**Page extract**:
◇ ◇ ◇ ◇ ◇
Control: tags -1 + patch

Please find attached a patch.

I have not tested the package except the build-time tests.  Initially,
I tried to follow upstream's desire for custom memory management, so I
created a pcre2_general_context in _PG_init (changing the
pgpcre_malloc/pgpcre_free prototypes as is required).  Unfortunately,
the test program crashes when pfree is invoked in
src:pcre2:src/pcre2_match.c:6846.  It looks like palloc/pfree are not
suitable as PCRE2 custom memory management functions as they use memory
context like in PCRE2 itself.  Or I am misunderstanding something.
>From f46d9ca762751a3c856369d781cf69554c31e001 Mon Sep 17 00:00:00 2001
From: Yavor Doganov <ya...@gnu.org>
Date: Sat, 16 Dec 2023 22:29:20 +0200
Subject: [PATCH] Port to PCRE2 (#1000001).

---
 debian/changelog           |   6 +
 debian/control             |   2 +-
 debian/control.in          |   2 +-
 debian/patches/pcre2.patch | 268 +++++++++++++++++++++++++++++++++++++
 debian/patches/series      |   1 +
 5 files changed, 277 insertions(+), 2 deletions(-)
 create mode 100644 debian/patches/pcre2.patch
 create mode 100644 debian/patches/series

diff --git a/debian/changelog b/debian/changelog
index 1d0f545..cba8632 100644
--- a/debian/changelog
+++ b/debian/changelog
@@ -1,3 +1,9 @@
+pgpcre (0.20190509-7) UNRELEASED; urgency=medium
+
+  * Port to PCRE2 (Closes: #1000001).
+
+ -- Yavor Doganov <ya...@gnu.org>  Sat, 16 Dec 2023 22:27:38 +0200
+
 pgpcre (0.20190509-6) unstable; urgency=medium
 
   * Upload for PostgreSQL 16.
◇ ◇ ◇ ◇ ◇
**Direction 1**: From the PCRE2 patch message, extract the passage between "create mode 100644 debian/patches/pcre2.patch" and "PCRE2 (Closes: #1000001).", inclusive.
**Direction 2**: Condense the paragraph of the PCRE2 patch message that begins "I have not tested the package" into a shorter version that keeps its main facts.

Spatial question entries
◇ ◇ ◇ ◇ ◇
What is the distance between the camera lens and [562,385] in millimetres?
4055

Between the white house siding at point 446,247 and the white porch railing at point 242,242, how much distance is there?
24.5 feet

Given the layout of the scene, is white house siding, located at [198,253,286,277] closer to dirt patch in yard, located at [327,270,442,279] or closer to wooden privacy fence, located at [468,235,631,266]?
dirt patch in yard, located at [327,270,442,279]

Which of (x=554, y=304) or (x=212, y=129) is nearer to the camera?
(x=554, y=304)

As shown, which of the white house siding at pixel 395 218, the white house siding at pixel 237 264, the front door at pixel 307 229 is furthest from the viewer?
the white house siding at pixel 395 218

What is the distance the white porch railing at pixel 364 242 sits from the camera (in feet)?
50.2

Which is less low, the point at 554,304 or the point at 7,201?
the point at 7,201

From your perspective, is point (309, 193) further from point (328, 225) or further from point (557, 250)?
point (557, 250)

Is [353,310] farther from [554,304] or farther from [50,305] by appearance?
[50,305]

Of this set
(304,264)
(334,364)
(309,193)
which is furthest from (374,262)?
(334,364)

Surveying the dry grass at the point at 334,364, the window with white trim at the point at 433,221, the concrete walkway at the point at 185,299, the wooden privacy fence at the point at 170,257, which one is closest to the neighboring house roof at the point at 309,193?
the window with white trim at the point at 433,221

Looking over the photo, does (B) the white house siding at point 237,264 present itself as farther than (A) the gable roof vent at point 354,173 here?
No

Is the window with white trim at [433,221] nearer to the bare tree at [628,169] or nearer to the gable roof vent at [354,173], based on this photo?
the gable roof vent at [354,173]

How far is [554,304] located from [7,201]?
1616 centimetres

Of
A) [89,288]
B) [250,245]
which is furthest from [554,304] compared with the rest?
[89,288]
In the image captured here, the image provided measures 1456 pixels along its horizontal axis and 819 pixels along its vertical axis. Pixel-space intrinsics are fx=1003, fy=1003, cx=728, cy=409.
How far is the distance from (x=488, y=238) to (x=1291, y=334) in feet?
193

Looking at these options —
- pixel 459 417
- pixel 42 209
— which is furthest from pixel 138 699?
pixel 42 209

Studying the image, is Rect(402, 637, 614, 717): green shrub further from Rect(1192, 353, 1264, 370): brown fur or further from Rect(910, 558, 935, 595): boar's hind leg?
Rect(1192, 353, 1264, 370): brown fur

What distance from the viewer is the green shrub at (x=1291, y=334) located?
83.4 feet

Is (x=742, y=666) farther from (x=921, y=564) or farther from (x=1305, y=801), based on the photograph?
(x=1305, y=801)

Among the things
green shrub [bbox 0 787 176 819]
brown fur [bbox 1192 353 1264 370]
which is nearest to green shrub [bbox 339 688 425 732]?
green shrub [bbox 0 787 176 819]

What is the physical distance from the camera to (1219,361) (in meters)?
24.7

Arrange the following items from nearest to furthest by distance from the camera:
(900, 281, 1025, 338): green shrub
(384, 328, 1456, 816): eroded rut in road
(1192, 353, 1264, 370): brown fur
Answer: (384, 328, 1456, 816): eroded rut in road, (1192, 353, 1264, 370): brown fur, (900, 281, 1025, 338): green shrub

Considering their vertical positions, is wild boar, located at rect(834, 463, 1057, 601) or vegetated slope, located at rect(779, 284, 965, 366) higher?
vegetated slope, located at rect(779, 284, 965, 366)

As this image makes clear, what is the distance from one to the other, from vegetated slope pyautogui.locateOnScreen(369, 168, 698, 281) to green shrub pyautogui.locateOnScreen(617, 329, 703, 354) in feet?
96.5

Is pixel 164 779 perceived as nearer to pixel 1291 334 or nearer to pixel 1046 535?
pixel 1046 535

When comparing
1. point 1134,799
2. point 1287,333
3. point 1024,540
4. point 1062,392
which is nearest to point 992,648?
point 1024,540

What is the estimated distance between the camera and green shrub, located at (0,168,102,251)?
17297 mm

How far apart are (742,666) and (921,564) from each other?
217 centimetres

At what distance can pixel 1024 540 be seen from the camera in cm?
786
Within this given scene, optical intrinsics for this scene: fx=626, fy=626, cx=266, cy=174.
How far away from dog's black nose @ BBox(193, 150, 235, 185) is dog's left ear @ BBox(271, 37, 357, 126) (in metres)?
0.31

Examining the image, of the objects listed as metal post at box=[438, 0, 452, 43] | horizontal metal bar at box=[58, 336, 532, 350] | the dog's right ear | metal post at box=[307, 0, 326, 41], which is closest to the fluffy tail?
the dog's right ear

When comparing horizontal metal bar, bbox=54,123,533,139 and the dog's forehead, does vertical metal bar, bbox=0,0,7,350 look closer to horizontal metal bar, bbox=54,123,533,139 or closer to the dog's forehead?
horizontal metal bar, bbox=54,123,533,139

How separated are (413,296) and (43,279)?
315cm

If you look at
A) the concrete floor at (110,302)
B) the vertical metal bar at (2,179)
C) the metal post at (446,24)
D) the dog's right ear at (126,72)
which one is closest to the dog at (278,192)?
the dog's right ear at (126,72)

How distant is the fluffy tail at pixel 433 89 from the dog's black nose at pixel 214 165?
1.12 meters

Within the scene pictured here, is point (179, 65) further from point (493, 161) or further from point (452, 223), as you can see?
◇ ◇ ◇ ◇ ◇
**Final answer 1**:
create mode 100644 debian/patches/pcre2.patch
 create mode 100644 debian/patches/series

diff --git a/debian/changelog b/debian/changelog
index 1d0f545..cba8632 100644
--- a/debian/changelog
+++ b/debian/changelog
@@ -1,3 +1,9 @@
+pgpcre (0.20190509-7) UNRELEASED; urgency=medium
+
+  * Port to PCRE2 (Closes: #1000001).

**Final answer 2**: Only the build-time tests were run on the package. To follow upstream's wish for custom memory management, the writer created a pcre2_general_context in _PG_init and changed the pgpcre_malloc/pgpcre_free prototypes as required. The test program then crashed when pfree was invoked in src:pcre2:src/pcre2_match.c:6846. palloc/pfree seem unsuitable as PCRE2 custom memory management functions because they use a memory context, as PCRE2 itself does, unless the writer is misunderstanding something.